Willoughby is extremely successful at elucidating the complex relationship between ecological changes, economic development, and the dependence on African slaves. Willoughby recognizes “a global pattern in attitudes toward race in the emergent field of professional medicine,” in the 19th century, suggesting a network of communication between physicians who shared medical and anatomical ideas that contributed to growing scientific theories of racial difference. This intellectual climate, she argues, paralleled changing views of race in New Orleans and corresponded to growing U.S. imperial aims during the period of westward expansion. Willoughby concludes with a discussion of the military-medical complex of state-sanctioned, coercive public health campaigns—as well as the U.S. corporations who funded them—as vital components in the eventual eradication of yellow fever in sites deemed necessary to U.S. military and economic imperial interests.

The contemporary academy acts as a similar network of official knowledge that can either reproduce or challenge popular knowledge. It can likewise either assist or resist political, economic, or cultural imperialism and exploitation. Non-governmental, economic, and state organizations beyond the academy have equally vital roles to play in contemporary scientific and medical initiatives around the world. There is a long history of scientific and medical initiatives—even those originally envisioned as broadly humanitarian in nature—acting as tools that guarantee regional military or corporate hegemony. Scholars must be cautious not to inadvertently reproduce the structures of oppression that we study and critique.

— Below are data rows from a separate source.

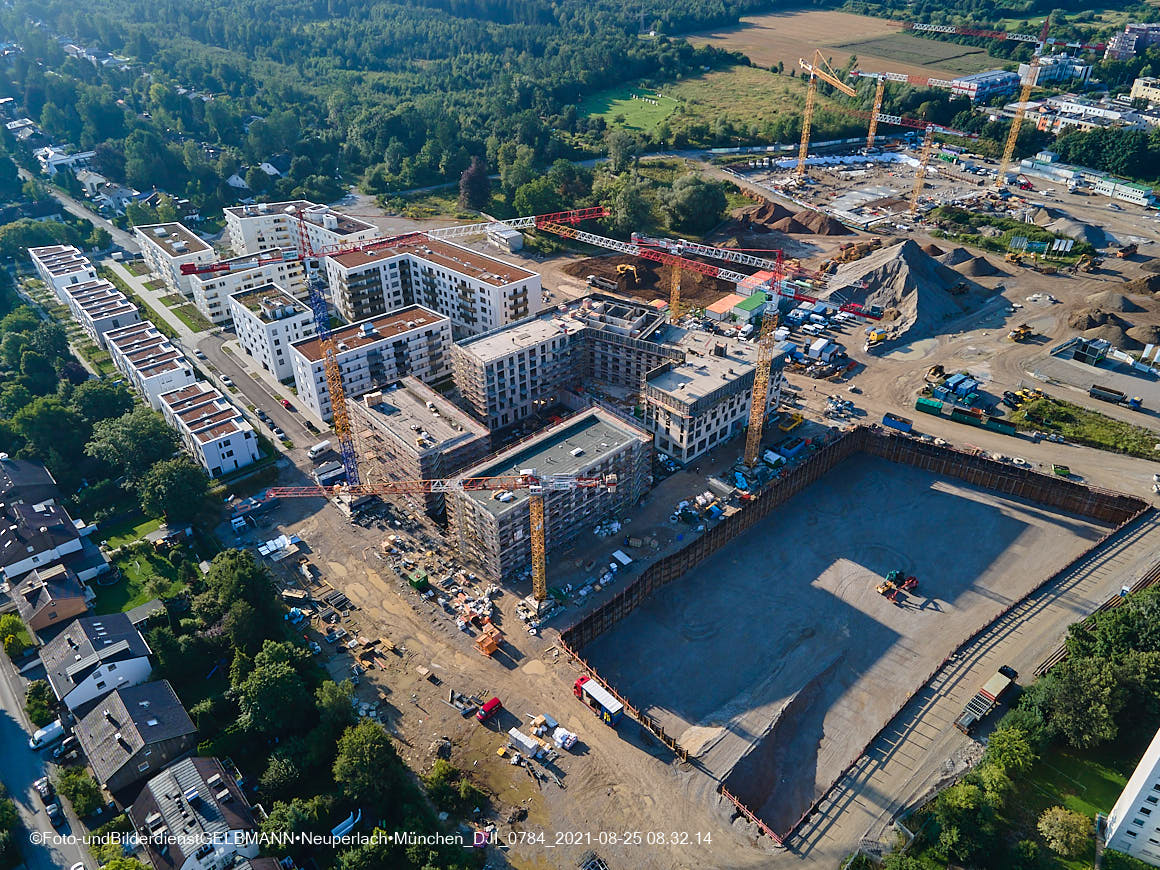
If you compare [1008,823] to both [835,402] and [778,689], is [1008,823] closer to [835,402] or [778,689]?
[778,689]

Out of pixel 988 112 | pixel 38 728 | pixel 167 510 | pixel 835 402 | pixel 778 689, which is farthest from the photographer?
pixel 988 112

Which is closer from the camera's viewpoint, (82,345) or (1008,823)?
(1008,823)

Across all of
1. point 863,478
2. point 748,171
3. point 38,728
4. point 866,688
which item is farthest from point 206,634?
point 748,171

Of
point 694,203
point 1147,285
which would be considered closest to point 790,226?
point 694,203

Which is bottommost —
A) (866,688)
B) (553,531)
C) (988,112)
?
(866,688)

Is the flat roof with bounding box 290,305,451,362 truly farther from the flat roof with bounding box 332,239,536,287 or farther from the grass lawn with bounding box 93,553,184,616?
the grass lawn with bounding box 93,553,184,616

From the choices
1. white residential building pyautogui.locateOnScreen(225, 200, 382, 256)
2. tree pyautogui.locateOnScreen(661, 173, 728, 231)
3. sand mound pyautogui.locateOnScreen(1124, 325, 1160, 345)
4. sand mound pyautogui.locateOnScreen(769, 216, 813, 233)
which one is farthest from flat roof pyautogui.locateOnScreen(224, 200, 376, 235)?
sand mound pyautogui.locateOnScreen(1124, 325, 1160, 345)

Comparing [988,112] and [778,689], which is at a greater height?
[988,112]

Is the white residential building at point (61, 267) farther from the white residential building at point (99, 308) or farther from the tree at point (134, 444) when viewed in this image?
the tree at point (134, 444)
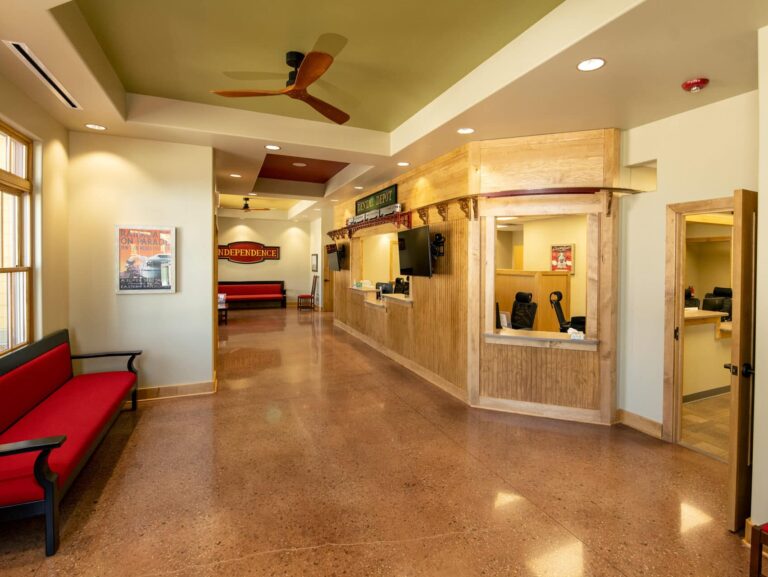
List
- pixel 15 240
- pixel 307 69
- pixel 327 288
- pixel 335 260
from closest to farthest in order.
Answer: pixel 307 69, pixel 15 240, pixel 335 260, pixel 327 288

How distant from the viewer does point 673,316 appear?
352cm

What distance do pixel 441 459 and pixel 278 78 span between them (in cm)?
356

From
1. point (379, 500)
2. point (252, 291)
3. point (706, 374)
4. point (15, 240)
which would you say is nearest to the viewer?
point (379, 500)

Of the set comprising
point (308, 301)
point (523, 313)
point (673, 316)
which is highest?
point (673, 316)

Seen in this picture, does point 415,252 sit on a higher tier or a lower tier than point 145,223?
lower

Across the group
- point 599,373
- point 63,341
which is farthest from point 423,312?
point 63,341

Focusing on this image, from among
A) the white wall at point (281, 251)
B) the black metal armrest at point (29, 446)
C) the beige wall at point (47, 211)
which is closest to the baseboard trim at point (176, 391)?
the beige wall at point (47, 211)

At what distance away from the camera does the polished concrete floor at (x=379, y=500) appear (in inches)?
81.4

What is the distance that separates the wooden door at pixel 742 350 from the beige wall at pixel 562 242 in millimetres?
4586

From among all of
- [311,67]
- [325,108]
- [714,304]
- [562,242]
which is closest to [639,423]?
[714,304]

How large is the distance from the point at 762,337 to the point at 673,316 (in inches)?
57.5

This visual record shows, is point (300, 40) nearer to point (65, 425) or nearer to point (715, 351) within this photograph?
point (65, 425)

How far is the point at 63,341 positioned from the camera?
146 inches

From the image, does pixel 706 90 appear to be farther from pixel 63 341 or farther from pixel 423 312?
pixel 63 341
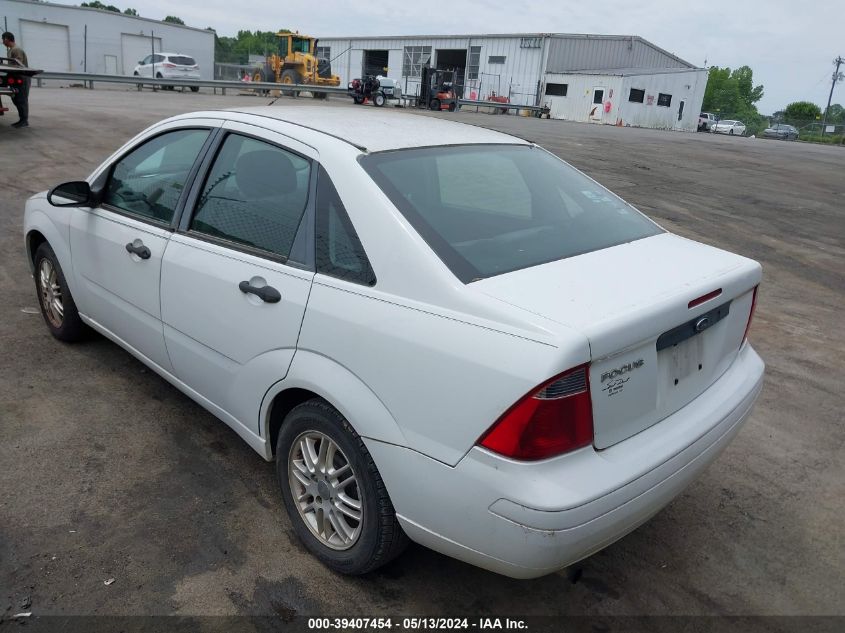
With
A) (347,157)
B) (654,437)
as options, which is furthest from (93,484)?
(654,437)

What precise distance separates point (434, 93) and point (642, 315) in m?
34.3

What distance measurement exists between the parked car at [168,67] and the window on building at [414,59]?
1870 cm

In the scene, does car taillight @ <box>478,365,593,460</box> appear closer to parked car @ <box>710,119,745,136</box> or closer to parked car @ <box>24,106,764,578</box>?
parked car @ <box>24,106,764,578</box>

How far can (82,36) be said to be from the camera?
4322 centimetres

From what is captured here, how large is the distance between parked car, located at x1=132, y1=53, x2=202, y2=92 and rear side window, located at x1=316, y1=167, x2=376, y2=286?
34802 mm

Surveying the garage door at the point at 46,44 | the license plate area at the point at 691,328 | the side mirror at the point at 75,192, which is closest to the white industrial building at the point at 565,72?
the garage door at the point at 46,44

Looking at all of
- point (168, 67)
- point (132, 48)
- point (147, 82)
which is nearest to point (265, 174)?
point (147, 82)

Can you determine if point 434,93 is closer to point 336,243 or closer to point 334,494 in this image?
point 336,243

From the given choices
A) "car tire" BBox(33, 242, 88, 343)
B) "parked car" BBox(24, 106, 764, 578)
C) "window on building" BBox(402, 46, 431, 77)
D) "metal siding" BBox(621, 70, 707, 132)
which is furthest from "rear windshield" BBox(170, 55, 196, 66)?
"parked car" BBox(24, 106, 764, 578)

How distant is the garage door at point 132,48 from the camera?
4484 cm

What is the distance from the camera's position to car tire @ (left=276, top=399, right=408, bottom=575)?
2.46 metres

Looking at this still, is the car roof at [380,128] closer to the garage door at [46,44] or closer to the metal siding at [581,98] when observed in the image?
the metal siding at [581,98]

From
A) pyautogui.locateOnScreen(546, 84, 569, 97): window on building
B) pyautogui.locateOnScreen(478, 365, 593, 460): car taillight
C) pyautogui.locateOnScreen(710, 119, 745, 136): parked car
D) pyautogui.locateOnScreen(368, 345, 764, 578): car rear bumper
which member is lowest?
pyautogui.locateOnScreen(368, 345, 764, 578): car rear bumper

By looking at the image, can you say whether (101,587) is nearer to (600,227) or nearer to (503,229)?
(503,229)
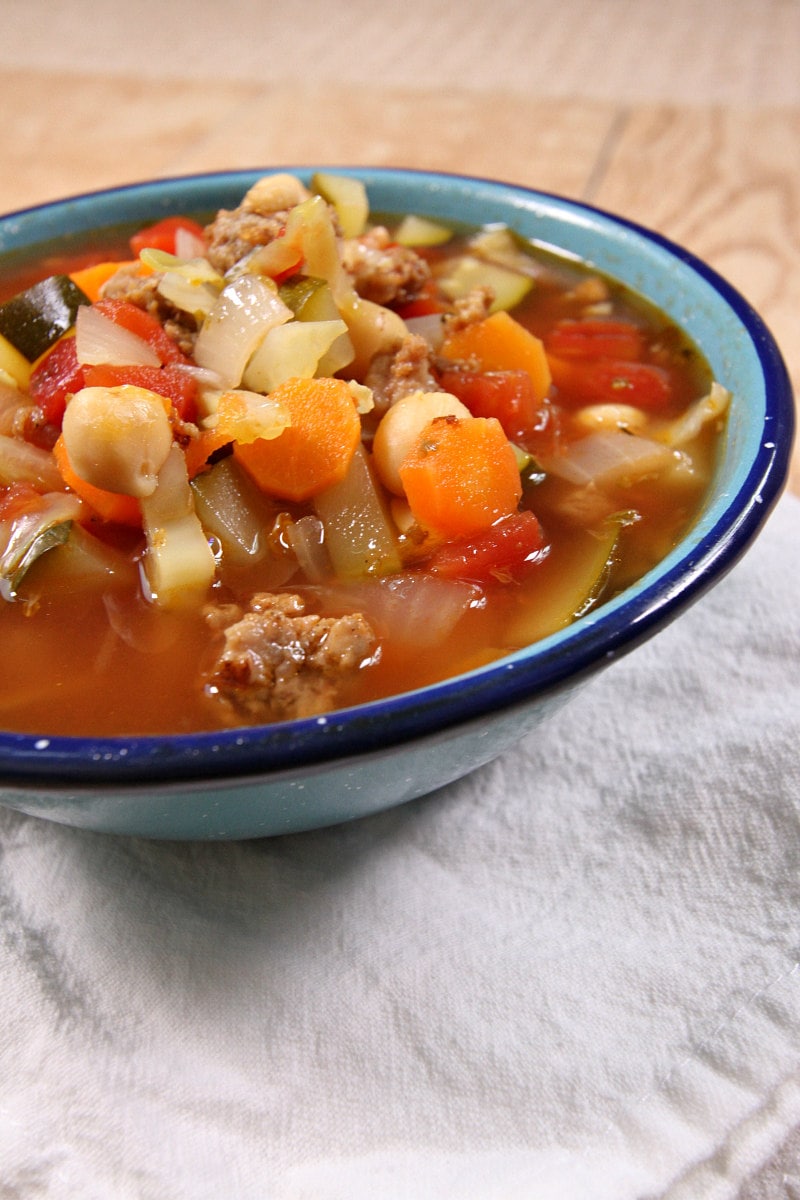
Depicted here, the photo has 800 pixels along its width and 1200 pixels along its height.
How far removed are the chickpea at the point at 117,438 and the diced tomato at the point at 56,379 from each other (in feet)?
0.72

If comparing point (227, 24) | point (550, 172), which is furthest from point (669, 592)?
point (227, 24)

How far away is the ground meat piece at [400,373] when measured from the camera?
227cm

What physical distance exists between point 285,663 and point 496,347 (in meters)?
0.94

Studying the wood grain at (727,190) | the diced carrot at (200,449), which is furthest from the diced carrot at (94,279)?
the wood grain at (727,190)

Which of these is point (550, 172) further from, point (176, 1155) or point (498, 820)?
point (176, 1155)

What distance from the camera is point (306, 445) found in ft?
6.70

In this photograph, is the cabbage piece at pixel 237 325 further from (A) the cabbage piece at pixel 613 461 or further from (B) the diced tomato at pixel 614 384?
(B) the diced tomato at pixel 614 384

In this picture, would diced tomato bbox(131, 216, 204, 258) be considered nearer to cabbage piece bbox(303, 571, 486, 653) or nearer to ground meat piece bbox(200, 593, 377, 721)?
cabbage piece bbox(303, 571, 486, 653)

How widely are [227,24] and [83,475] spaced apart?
524 cm

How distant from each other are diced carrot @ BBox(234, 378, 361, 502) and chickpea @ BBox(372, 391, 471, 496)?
0.07 meters

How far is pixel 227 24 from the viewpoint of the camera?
6383 millimetres

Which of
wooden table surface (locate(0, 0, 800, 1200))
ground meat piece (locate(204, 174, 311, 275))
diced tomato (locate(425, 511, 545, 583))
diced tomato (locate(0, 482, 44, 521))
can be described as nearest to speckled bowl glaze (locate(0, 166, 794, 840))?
diced tomato (locate(425, 511, 545, 583))

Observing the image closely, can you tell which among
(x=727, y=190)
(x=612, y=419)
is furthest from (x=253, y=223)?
(x=727, y=190)

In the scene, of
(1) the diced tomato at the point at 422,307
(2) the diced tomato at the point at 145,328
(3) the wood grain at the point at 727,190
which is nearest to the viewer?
(2) the diced tomato at the point at 145,328
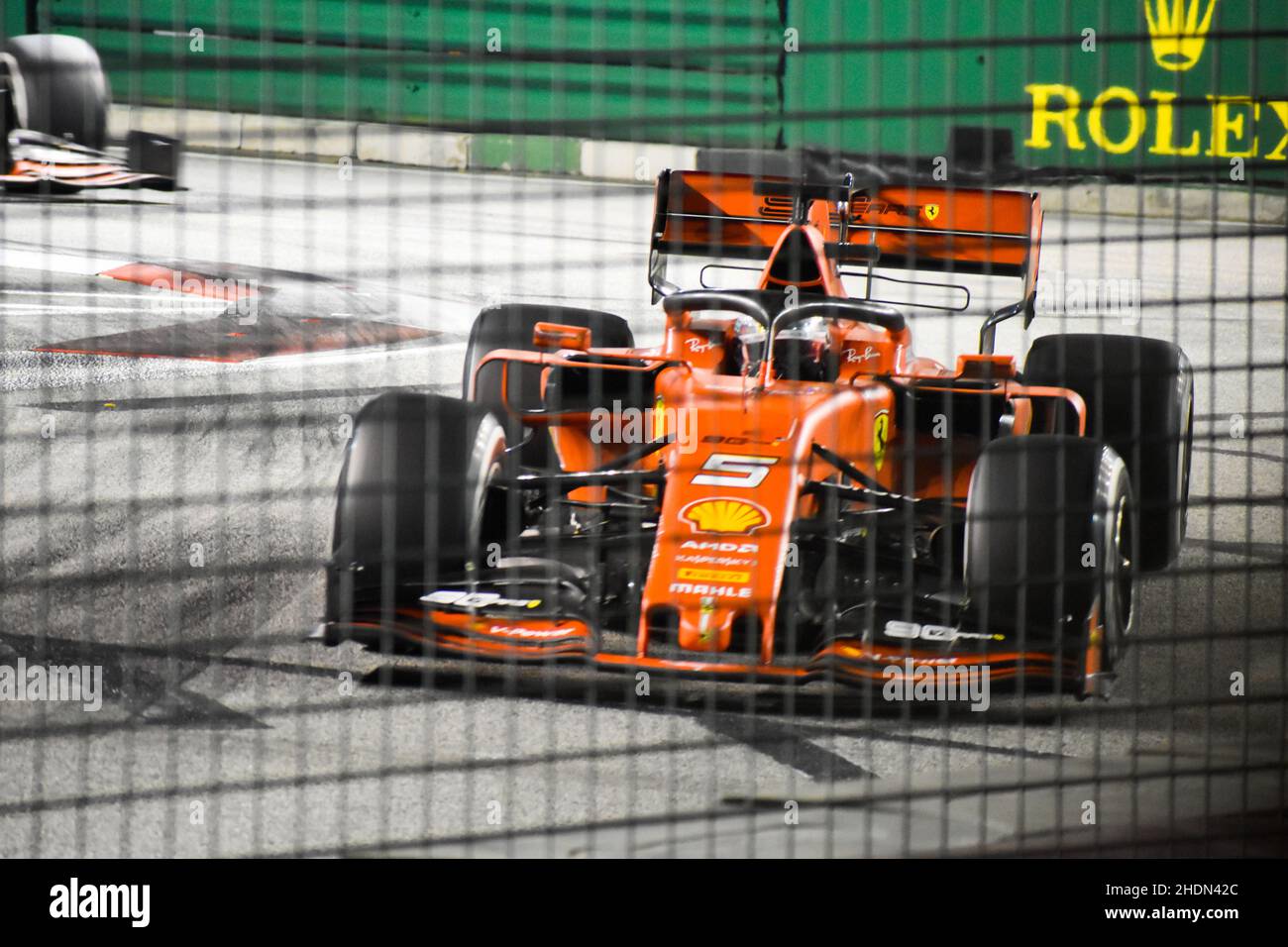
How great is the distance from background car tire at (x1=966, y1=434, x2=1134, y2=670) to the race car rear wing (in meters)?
1.05

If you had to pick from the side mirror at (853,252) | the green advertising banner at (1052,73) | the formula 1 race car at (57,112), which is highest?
the green advertising banner at (1052,73)

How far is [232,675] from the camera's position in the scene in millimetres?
4137

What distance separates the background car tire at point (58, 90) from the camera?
28.4 feet

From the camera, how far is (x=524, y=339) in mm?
5336

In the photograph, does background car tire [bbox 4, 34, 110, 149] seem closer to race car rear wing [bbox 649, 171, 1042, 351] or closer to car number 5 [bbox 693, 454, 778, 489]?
race car rear wing [bbox 649, 171, 1042, 351]

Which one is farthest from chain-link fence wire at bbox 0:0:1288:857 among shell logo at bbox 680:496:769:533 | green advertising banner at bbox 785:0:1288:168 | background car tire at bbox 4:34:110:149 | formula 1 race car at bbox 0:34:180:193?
green advertising banner at bbox 785:0:1288:168

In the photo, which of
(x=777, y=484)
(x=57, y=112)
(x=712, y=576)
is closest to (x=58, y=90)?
(x=57, y=112)

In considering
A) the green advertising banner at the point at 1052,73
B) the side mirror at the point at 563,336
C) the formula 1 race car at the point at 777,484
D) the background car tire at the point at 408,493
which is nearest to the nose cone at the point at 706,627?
the formula 1 race car at the point at 777,484

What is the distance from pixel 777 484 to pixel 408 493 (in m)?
0.94

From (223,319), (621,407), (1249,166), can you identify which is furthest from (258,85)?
(1249,166)

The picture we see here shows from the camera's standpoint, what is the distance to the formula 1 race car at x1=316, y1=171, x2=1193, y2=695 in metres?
3.82

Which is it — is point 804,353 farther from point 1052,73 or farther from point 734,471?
point 1052,73

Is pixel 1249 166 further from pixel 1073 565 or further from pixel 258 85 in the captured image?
pixel 258 85

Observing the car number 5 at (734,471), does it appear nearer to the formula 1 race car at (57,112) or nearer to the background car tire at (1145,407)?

Willoughby’s book is extremely well-timed. Her analysis of the reciprocal relationship between humans and disease-causing agents—in this case, the A. aegypti mosquito vector—brings to mind other, more recent examples of human actions creating niches wherein microbial life can thrive. The abundant use of antibiotics and other “wonder drugs,” for example, has led to strains of resistant microbes. Willoughby’s epilogue describes a similar overreliance on pesticides and larvicides which create resistance in mosquito populations. She also raises the provocative concern over the eventual “ill effects of global disease control policies.”

Scholars must be cautious not to inadvertently reproduce the structures of oppression that we study and critique.

But Willoughby’s work also challenges contemporaries to think about far broader changes that humans make in their environment and of their potential long-term consequences. The global migration of goods and people, as well as technological innovations such as airplanes and massive container ships, play an even greater role in spreading disease-producing agents into these ripe environments than they did for yellow fever in previous centuries. What new avenues of global capitalism will ultimately lead to more devastating epidemics in future?

Likewise, with our current political climate, which feeds on racist, nativist rhetoric, an epidemic tied to immigration would have devastating consequences in the United States, or any of the countries currently undergoing waves of pro-nationalist protest. The racialization of immigrant bodies and the still-prevalent belief that African Americans are immune to yellow fever would likely lead to fear and discrimination of stigmatized populations within the U.S. should yellow fever ever return to it shores. And while yellow fever has not reached epidemic proportions in the United States for more than one hundred years, a number of disease-causing organisms would find the current ecological, economic, and racial environment in the United States perfectly suitable to their propagation.

[1] Mariola Espinosa’s excellent essay, “The Question of Racial Immunity to Yellow Fever in History and Historiography,” is the best summary of the scientific and historiographic arguments against the commonly-held belief that Africans and their descendants are resistant to yellow fever.